Die Strafverfolgungs- oder Strafzumessungspraxis unterscheidet nicht nach Merkmalen wie ethnischer Zugehörigkeit, Religion oder Nationalität. Es gibt jedoch Hinweise auf selektive Strafverfolgung, die auch sachfremd, etwa aus politischen Gründen oder wirtschaftlichen Interessen, motiviert sein kann (AA 13.2.2019).

Repressionen Dritter, die sich gezielt gegen bestimmte Personen oder Personengruppen wegen ihrer ethnischen Zugehörigkeit, Religion, Nationalität oder Zugehörigkeit zu einer bestimmten sozialen Gruppe richten, äußern sich hauptsächlich in homophoben, fremdenfeindlichen oder antisemitischen Straftaten, die von Seiten des Staates nur in einer Minderheit der Fälle zufriedenstellend verfolgt und aufgeklärt werden (AA 13.2.2019).

Quellen:

-AA - Auswärtiges Amt (13.2.2019): Bericht über die asyl- und abschiebungsrelevante Lage in der Russischen Föderation, https://www.ecoi.net/en/file/local/1458482/4598_1551701623_auswaertiges-amt-bericht-ueber-die-asyl-und-abschiebungsrelevante-lage-in-der-russischen-foederation-stand-dezember-2018-13-02-2019.pdf, Zugriff 10.3.2020

-AI – Amnesty International (22.2.2018): Amnesty International Report 2017/18 - The State of the World's Human Rights - Russian Federation, https://www.ecoi.net/de/dokument/1425086.html, Zugriff 10.3.2020

-AI – Amnesty International (16.4.2020): Bericht zur Menschenrechtslage (Berichtszeitraum 2019), https://www.ecoi.net/de/dokument/2028170.html, Zugriff 16.6.2020

-EASO – European Asylum Support Office (3.2017): COI-Report Russian Federation - State Actors of Protection, http://www.ecoi.net/file_upload/1226_1489999668_easocoi-russia-state-actors-of-protection.pdf, Zugriff 10.3.2020

-FH – Freedom House (4.3.2020): Jahresbericht zu politischen Rechten und bürgerlichen Freiheiten im Jahr 2019 - Russland, https://www.ecoi.net/de/dokument/2025879.html, Zugriff 5.3.2020

-ÖB Moskau (12.2019): Asylländerbericht Russische Föderation, https://www.ecoi.net/en/file/local/2025975/RUSS_%C3%96B_Bericht_2019_12.pdf, Zugriff 10.3.2020

-USDOS – United States Department of State (11.3.2020): Jahresbericht zur Menschenrechtslage im Jahr 2019 – Russland, https://www.ecoi.net/de/dokument/2026343.html, Zugriff 12.3.2020

Sicherheitsbehörden

Das Innenministerium (MVD), der Föderale Sicherheitsdienst (FSB), das Untersuchungskomitee und die Generalstaatsanwaltschaft sind auf allen Regierungsebenen für den Gesetzesvollzug zuständig.
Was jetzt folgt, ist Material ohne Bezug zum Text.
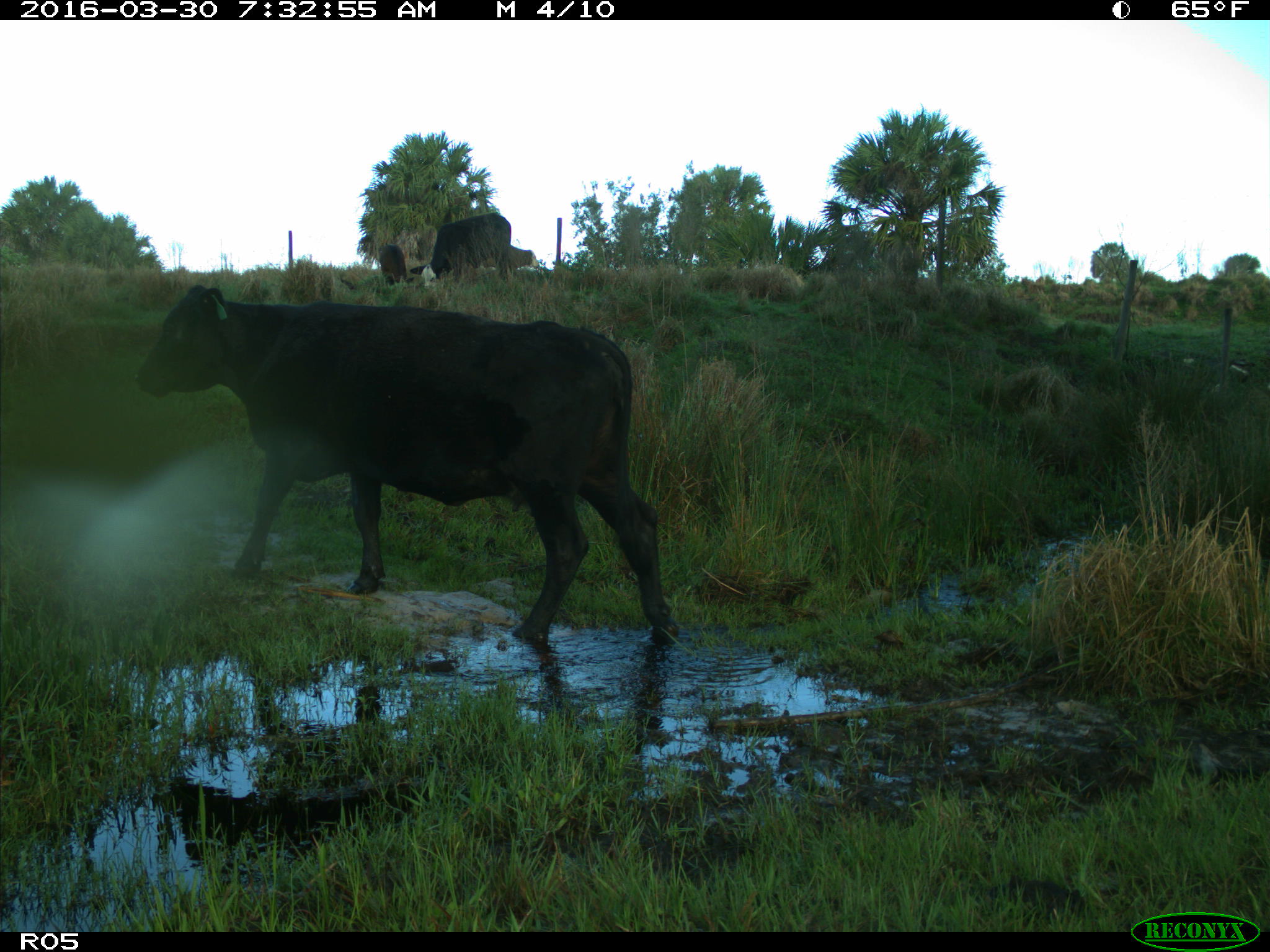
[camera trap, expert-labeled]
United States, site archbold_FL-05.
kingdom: Animalia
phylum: Chordata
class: Mammalia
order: Artiodactyla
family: Bovidae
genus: Bos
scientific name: Bos taurus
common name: domestic cow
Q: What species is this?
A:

Der FSB ist mit Fragen der Sicherheit, Gegenspionage und der Terrorismusbekämpfung betraut, aber auch mit Verbrechens- und Korruptionsbekämpfung. Die nationale Polizei untersteht dem Innenministerium und bekämpft Kriminalität. Die Aufgaben der Föderalen Nationalgarde sind die Sicherung der Grenzen gemeinsam mit der Grenzwache und dem FSB, die Administrierung von Waffenbesitz, der Kampf gegen Terrorismus und organisierte Kriminalität, der Schutz der öffentlichen Sicherheit und der Schutz von wichtigen staatlichen Einrichtungen. Weiters nimmt die Nationalgarde an der bewaffneten Verteidigung des Landes gemeinsam mit dem Verteidigungsministerium teil. Zivile Behörden halten eine wirksame Kontrolle über die Sicherheitskräfte aufrecht. Obwohl das Gesetz Mechanismen für Einzelpersonen vorsieht, um Klagen gegen Behörden wegen Menschenrechtsverletzungen einzureichen, funktionieren diese Mechanismen oft nicht gut. Gegen Beamten, die Missbräuche begangen haben, werden nur selten strafrechtliche Schritte unternommen, um sie zu verfolgen oder zu bestrafen, was zu einem Klima der Straflosigkeit führte (USDOS 11.3.2020), Ebenso wendet die Polizei häufig übermäßige Gewalt an (FH 4.3.2020).